Prozess gegen früheren Strafverteidiger „Schwerer Parteiverrat“: Vom eigenen Anwalt hintergangen?

Münster -

Ein Strafverteidiger vertritt die Interessen seiner Mandanten. Wenn er es aber nicht tut, sondern sich heimlich von Dritten einspannen lässt? Dann nennt man das „schweren Parteiverrat“. Ein früherer Rechtsanwalt aus Münster muss sich deshalb vor dem Landgericht verantworten.

Von Lukas Speckmann
 
  Foto: dpa

Als die Polizisten in der Tür standen, wusste die junge Frau sofort, dass sie ins Gefängnis muss. Ihre Wohnung in Steinfurt war ein Umschlagplatz für Drogen – die Beamten fanden über 100 Kilogramm harten Stoff, eine Waffe, 17 000 Euro und jede Menge straff organisierte Verbindungen zu kriminellen Freunden. Unter solchen Umständen holt kein Verteidiger einen Freispruch raus. Sie wurde im Februar 2016 zu neun Jahren Haft verurteilt. Der Staatsanwalt hatte zehn Jahre gefordert.

Vorwurf: „schwerer Parteiverrat“

Moment mal: neun Jahre für eine 22-jährige Ersttäterin? Selbst der einschlägig vorbestrafte Haupttäter bekam nur zehneinhalb Jahre. Da können einem fast Zweifel am Engagement des Strafverteidigers kommen . . . Tatsächlich: Der Staatsanwalt hat diesen Verteidiger ins Visier genommen. Die mittlerweile 25-jährige Verurteilte tritt derzeit vor dem Landgericht als Zeugin im Prozess gegen ihren früheren Rechtsanwalt auf. Der Vorwurf lautet „schwerer Parteiverrat“.

Der Rechtsanwalt aus Münster – er ist seit 2017 nicht mehr zugelassen – soll Verbindung ins Milieu gehabt haben. Genauer: Er soll im Auftrag des Ex-Freundes seiner Mandantin darauf hingewirkt haben, dass sie auf keinen Fall plaudert, um den Drogenhandel im Dark­net nicht zu gefährden. Dafür soll er Geld und Drogen angenommen haben. Ein umfassendes Geständnis wäre vor Gericht ihre einzige Chance gewesen.

Aber wie verhindert man eine Aussage? Zum Beispiel mit Vertrauen. Der Anwalt war der jungen Frau vom Ex-Freund empfohlen worden, er war charmant und verbindlich. Als zwei Kripobeamte die frisch Inhaftierte aus dem Gefängnis holten, um bei einem zwanglosen Besuch in einem Café doch ein paar Informationen aus ihr herauszulocken, soll der Anwalt anschließend geäußert haben, die Plauderei mit der Polizei sei im Milieu als „uncool“ empfunden worden. Sie hielt fortan still.

Verraten und verkauft

Klar, ihr sei manches komisch vorgekommen, räumt die Zeugin ein. Sie hätte sich mehr Kontakt zu ihrem Verteidiger gewünscht, mehr Austausch, mehr Strategie. Aber sie habe eben gedacht, das alles müsse so sein. Auf Anregung des damaligen Richters war sogar noch eine zweite Pflichtverteidigerin bestellt worden. Die neue Anwältin brachte auch die sogenannte Kronzeugenregelung ins Spiel. Doch die junge Frau wollte auf keinen Fall Namen preisgeben. Viel zu gefährlich! Das sah die Anwältin ein.
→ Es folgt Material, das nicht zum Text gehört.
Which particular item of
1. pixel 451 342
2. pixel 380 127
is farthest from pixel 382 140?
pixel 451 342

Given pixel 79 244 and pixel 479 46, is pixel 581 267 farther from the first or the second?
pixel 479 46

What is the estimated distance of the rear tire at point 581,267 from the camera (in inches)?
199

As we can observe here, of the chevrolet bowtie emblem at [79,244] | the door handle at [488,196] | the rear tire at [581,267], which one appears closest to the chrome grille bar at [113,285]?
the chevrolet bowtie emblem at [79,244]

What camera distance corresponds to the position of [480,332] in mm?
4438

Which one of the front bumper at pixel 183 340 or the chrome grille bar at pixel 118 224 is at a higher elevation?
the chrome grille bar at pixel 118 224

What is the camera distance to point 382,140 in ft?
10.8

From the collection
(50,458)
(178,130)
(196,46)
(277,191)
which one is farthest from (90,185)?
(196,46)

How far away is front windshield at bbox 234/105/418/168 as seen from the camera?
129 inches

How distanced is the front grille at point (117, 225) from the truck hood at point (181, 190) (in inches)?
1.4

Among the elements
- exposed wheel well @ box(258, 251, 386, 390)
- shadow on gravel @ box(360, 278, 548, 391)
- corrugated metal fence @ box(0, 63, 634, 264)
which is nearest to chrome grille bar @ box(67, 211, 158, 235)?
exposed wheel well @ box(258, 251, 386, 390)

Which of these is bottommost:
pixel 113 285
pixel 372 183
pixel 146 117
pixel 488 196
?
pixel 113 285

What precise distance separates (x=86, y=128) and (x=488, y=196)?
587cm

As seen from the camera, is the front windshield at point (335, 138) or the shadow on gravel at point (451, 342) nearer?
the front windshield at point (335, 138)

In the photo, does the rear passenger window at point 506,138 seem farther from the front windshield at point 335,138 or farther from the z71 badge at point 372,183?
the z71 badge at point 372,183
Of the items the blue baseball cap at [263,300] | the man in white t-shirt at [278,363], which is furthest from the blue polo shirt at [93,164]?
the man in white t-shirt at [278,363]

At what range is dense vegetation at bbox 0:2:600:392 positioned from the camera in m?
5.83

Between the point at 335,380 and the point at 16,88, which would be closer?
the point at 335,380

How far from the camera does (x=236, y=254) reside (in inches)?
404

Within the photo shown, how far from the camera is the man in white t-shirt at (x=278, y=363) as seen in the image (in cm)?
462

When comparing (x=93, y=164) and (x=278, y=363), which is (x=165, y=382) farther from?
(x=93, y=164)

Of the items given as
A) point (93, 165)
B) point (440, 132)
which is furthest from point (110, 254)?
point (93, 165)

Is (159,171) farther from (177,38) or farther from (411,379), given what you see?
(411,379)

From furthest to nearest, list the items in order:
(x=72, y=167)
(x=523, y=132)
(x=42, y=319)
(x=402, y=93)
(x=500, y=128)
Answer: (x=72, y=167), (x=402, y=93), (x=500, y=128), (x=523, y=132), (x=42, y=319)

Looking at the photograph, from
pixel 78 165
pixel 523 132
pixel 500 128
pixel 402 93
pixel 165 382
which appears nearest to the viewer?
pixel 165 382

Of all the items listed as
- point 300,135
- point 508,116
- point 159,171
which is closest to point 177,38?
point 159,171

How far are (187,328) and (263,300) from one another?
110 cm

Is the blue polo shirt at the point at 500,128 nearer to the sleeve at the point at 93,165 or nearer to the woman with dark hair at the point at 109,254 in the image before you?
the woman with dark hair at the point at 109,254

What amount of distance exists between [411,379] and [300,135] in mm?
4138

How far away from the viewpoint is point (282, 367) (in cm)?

Ein Teilgeständnis vielleicht. Aber auch dazu wurde sie von ihrem Hauptverteidiger nicht aufgefordert, die Gelegenheit verstrich. Erst Monate nach dem Verfahren, da war das Urteil längst rechtskräftig, fühlte sich die junge Frau verraten und verkauft. Sie wechselte den Anwalt und packte aus.

Die Verhandlung wird fortgesetzt, bis Ende Oktober sind fünf Folgetermine anberaumt. Es bleibt spannend. Denn die Strategie, dem eigenen Mandanten Stillschweigen zu empfehlen, kann unter Umständen genau richtig sein; das legte der aktuelle Verteidiger nicht ungeschickt dar. Und die neun Jahre Haft für die junge Frau? Sind bei bandenmäßigem bewaffneten Drogenhandel in großem Stil offenbar nicht unangemessen. Selbst die zweite Verteidigerin hatte damals achteinhalb Jahre Haft gefordert.